Splitting Hairs: *poppr* version 2.7
By Zhian N. Kamvar in R science example
March 16, 2018
Positive Contact
This version of poppr is a direct result of feedback that was prompted by my own feedback.
I’m always grateful for eagle-eyed users of poppr who report when things are going awry. Recently, I had noticed that poppr was cited in a recent review on the analysis of polyploid genetic data (Meirmans, Liu, and Tienderen 2018) that highlighted some limitations with established methods, including Bruvo’s distance (Bruvo et al. 2004).
I had noticed a pattern that I thought could have been caused by an old bug (that has since been fixed) and emailed Dr. Meirmans.
In the end, we figured that this pattern was genuine and not the result of a bug.
However, my correspondence to Dr. Meirmans had prompted him to contact me about an upcoming paper he has on validating AMOVA for polyploids.
He had noted that, while poppr worked well for calculating AMOVA, it failed to calculate the correct version of \(\rho\)

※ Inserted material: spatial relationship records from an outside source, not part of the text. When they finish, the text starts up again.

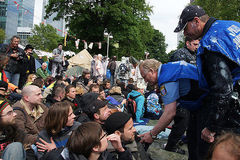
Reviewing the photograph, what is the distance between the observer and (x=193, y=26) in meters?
2.27

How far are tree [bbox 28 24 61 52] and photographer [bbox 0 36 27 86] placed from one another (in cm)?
5381

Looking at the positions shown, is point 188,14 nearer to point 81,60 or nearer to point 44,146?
point 44,146

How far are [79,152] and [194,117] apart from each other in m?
1.28

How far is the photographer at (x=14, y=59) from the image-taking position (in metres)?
6.49

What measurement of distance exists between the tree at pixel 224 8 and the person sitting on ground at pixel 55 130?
896 inches

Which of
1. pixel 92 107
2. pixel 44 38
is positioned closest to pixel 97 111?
pixel 92 107

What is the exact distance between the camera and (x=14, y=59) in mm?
6656

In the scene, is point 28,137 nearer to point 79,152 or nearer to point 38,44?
point 79,152

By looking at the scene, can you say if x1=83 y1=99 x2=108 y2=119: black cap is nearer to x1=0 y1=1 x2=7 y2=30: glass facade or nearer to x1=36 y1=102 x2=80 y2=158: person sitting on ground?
x1=36 y1=102 x2=80 y2=158: person sitting on ground

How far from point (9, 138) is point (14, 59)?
4.53 m

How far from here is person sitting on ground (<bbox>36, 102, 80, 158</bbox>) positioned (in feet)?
9.51

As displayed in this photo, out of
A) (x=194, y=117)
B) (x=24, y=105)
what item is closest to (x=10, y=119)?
(x=24, y=105)

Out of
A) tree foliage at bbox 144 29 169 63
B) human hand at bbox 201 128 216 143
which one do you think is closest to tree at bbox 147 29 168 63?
tree foliage at bbox 144 29 169 63

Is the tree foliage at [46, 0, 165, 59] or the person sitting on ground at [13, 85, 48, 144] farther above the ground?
the tree foliage at [46, 0, 165, 59]
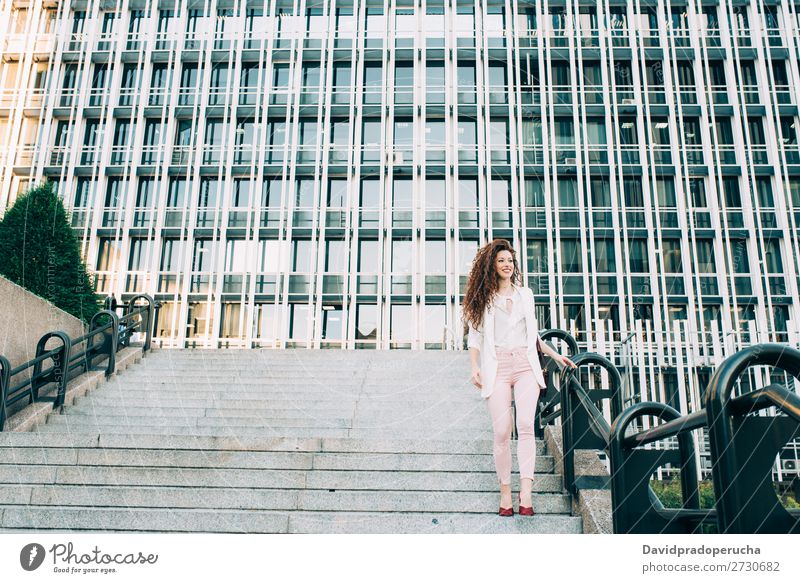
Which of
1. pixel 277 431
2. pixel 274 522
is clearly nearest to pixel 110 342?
pixel 277 431

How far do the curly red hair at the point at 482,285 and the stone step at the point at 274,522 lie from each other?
1148 millimetres

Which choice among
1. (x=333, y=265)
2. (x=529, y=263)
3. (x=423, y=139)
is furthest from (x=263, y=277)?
(x=529, y=263)

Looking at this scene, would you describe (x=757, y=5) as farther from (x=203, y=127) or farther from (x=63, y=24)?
(x=63, y=24)

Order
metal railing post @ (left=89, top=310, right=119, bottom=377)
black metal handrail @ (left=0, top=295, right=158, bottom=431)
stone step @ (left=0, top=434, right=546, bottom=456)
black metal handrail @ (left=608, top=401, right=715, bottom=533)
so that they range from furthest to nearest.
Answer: metal railing post @ (left=89, top=310, right=119, bottom=377)
black metal handrail @ (left=0, top=295, right=158, bottom=431)
stone step @ (left=0, top=434, right=546, bottom=456)
black metal handrail @ (left=608, top=401, right=715, bottom=533)

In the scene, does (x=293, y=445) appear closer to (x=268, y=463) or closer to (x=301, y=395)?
(x=268, y=463)

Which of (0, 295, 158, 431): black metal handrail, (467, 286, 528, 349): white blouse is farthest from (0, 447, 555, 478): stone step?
(0, 295, 158, 431): black metal handrail

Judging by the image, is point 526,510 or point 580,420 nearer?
point 526,510

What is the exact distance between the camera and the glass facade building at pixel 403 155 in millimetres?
19688

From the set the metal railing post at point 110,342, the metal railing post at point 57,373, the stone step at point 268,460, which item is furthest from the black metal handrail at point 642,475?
the metal railing post at point 110,342

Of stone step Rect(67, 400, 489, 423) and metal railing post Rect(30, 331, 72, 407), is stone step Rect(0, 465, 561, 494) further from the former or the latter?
metal railing post Rect(30, 331, 72, 407)

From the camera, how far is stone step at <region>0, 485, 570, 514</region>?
4.17 meters

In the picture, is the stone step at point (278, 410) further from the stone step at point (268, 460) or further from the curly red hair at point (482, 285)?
the curly red hair at point (482, 285)
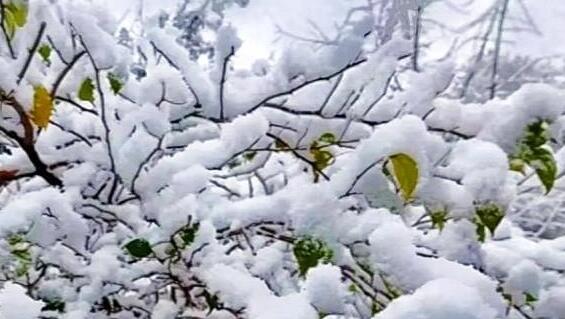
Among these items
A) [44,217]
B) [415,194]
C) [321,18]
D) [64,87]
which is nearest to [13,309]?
[44,217]

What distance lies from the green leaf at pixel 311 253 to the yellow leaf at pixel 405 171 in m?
0.12

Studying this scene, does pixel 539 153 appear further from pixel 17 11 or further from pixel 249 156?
pixel 17 11

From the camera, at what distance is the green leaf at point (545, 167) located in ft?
3.81

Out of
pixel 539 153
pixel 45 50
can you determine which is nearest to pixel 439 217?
pixel 539 153

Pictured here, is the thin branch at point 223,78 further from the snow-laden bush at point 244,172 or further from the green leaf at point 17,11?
the green leaf at point 17,11

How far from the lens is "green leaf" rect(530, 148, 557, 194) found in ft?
3.81

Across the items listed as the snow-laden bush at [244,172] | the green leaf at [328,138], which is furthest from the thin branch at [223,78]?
the green leaf at [328,138]

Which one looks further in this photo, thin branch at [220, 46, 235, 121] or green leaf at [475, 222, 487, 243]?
thin branch at [220, 46, 235, 121]

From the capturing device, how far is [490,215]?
1111 mm

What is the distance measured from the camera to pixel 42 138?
4.89 ft

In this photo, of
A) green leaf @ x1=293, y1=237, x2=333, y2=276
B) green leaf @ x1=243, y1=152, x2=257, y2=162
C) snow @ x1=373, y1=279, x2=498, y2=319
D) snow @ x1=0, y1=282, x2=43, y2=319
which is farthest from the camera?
green leaf @ x1=243, y1=152, x2=257, y2=162

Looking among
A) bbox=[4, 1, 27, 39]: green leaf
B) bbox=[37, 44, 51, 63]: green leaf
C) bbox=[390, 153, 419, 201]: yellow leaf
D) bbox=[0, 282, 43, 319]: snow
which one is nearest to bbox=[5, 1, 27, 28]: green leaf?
bbox=[4, 1, 27, 39]: green leaf

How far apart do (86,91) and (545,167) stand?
68cm

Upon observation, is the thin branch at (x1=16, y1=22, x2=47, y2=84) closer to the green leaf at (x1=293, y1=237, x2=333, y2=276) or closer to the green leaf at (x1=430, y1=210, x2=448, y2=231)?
the green leaf at (x1=293, y1=237, x2=333, y2=276)
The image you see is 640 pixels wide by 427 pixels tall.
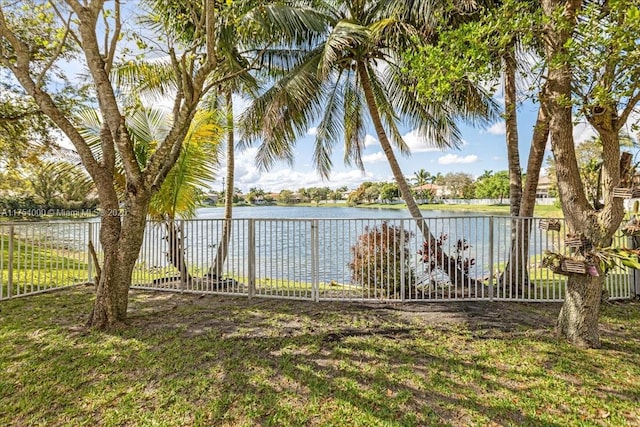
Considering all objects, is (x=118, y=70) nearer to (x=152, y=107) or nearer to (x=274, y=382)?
(x=152, y=107)

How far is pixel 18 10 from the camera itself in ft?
18.4

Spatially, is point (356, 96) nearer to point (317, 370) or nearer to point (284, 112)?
point (284, 112)

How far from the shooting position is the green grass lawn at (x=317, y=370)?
2215 mm

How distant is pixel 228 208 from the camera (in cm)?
661

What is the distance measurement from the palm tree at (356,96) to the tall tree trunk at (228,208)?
399 mm

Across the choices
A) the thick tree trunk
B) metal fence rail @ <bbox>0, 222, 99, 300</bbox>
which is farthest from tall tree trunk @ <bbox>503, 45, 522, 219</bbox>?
metal fence rail @ <bbox>0, 222, 99, 300</bbox>

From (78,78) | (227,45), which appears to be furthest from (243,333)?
(78,78)

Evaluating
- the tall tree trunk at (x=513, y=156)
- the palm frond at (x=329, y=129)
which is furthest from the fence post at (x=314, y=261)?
the tall tree trunk at (x=513, y=156)

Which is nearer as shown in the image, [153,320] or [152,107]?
[153,320]

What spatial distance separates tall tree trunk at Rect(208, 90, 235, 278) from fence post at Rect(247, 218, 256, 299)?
444 mm

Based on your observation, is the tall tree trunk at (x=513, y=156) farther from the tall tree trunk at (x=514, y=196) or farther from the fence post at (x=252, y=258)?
the fence post at (x=252, y=258)

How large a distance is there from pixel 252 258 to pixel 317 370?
262 cm

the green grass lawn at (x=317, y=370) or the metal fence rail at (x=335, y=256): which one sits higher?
the metal fence rail at (x=335, y=256)

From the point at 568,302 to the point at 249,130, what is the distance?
600cm
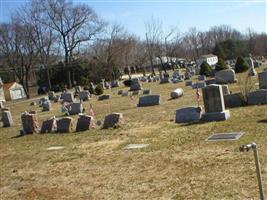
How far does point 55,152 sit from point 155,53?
7482cm

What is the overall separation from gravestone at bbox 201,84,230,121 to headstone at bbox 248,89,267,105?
8.64 ft

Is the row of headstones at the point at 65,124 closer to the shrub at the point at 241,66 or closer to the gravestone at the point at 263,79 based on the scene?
the gravestone at the point at 263,79

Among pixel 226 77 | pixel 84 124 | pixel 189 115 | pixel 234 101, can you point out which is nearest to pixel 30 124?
pixel 84 124

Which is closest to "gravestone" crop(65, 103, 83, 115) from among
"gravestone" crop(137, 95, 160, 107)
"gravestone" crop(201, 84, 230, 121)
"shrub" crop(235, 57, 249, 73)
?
"gravestone" crop(137, 95, 160, 107)

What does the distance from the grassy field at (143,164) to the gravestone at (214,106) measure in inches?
15.4

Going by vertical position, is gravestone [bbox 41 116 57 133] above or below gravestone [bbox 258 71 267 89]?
below

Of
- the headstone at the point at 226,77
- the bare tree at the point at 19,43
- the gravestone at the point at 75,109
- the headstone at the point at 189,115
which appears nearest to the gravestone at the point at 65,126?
the headstone at the point at 189,115

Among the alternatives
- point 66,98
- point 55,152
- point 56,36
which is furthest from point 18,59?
point 55,152

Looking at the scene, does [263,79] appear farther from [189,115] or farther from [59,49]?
[59,49]

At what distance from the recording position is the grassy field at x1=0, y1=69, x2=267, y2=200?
8.23m

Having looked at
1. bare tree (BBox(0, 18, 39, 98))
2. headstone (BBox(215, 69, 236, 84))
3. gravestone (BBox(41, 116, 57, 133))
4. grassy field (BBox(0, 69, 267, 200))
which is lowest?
grassy field (BBox(0, 69, 267, 200))

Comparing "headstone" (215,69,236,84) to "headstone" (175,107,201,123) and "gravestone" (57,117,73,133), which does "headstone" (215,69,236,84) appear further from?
"headstone" (175,107,201,123)

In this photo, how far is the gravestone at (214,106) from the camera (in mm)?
15094

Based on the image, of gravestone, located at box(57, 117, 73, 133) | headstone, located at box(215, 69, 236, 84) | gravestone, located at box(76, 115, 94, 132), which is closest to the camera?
gravestone, located at box(76, 115, 94, 132)
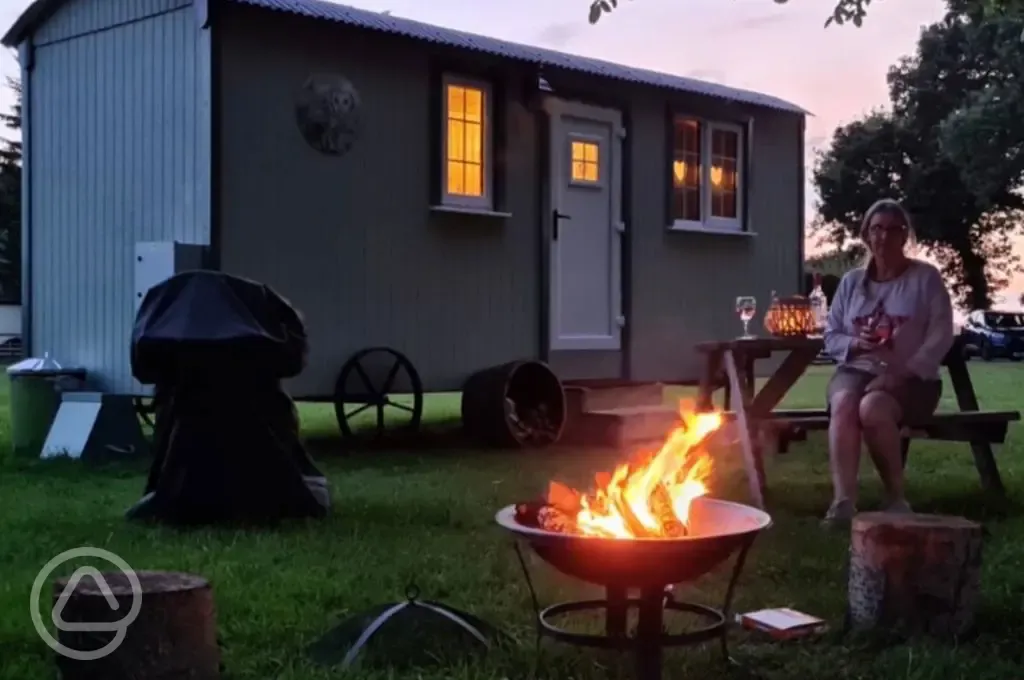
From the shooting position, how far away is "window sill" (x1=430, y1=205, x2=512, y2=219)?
8.48 m

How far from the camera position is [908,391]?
5066mm

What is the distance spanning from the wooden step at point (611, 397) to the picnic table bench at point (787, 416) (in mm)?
3098

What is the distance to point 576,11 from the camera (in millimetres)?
5461

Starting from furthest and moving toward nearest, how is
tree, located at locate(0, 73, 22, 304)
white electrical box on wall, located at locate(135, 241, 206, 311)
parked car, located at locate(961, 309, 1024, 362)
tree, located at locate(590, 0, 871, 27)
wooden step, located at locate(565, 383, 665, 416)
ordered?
tree, located at locate(0, 73, 22, 304), parked car, located at locate(961, 309, 1024, 362), wooden step, located at locate(565, 383, 665, 416), white electrical box on wall, located at locate(135, 241, 206, 311), tree, located at locate(590, 0, 871, 27)

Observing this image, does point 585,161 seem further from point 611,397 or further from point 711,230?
point 611,397

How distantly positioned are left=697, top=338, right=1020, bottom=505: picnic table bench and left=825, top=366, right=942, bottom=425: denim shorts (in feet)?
0.40

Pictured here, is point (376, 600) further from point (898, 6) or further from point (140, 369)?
point (898, 6)

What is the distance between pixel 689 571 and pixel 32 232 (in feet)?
23.9

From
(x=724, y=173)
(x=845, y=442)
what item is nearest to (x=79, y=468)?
(x=845, y=442)

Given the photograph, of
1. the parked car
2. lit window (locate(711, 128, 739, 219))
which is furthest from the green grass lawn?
the parked car

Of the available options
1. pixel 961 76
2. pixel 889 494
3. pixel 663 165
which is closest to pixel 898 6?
pixel 889 494

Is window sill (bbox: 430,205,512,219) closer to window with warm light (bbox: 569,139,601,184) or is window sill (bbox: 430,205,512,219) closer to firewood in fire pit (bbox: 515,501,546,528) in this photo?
window with warm light (bbox: 569,139,601,184)

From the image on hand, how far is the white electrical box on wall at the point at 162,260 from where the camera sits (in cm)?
723

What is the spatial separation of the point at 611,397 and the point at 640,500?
264 inches
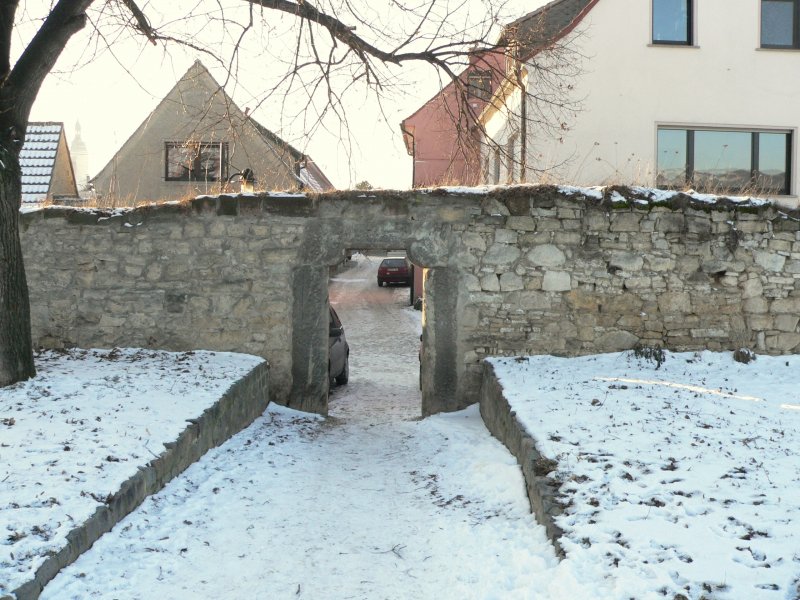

, which uses the AMOVA framework to assess differentiation in autopolyploids by calculating a distance matrix on individual-based allele frequencies (
Ronfort et al 1998).
After a brief moment of embarassment, I got to work updating poppr and its
documentation.
Changes in poppr version 2.7
Poppr version 2.7 introduces a change to how AMOVA is calculated and two new functions for data conversion:
make_haplotypes()
for splitting data into pseudo-haplotypesas.genambig()
for converting genind/genclone objects to polysat’s genambig class.
The changes will be outlined here.
Note: Due to a documentation error, the correct version will be 2.7.1
AMOVA for polyploids
Meirmans and Liu (unpublished) present an analysis of the AMOVA framework for polyploids, showing that it is possible to calculate AMOVA for polyploiods if full dosage is known.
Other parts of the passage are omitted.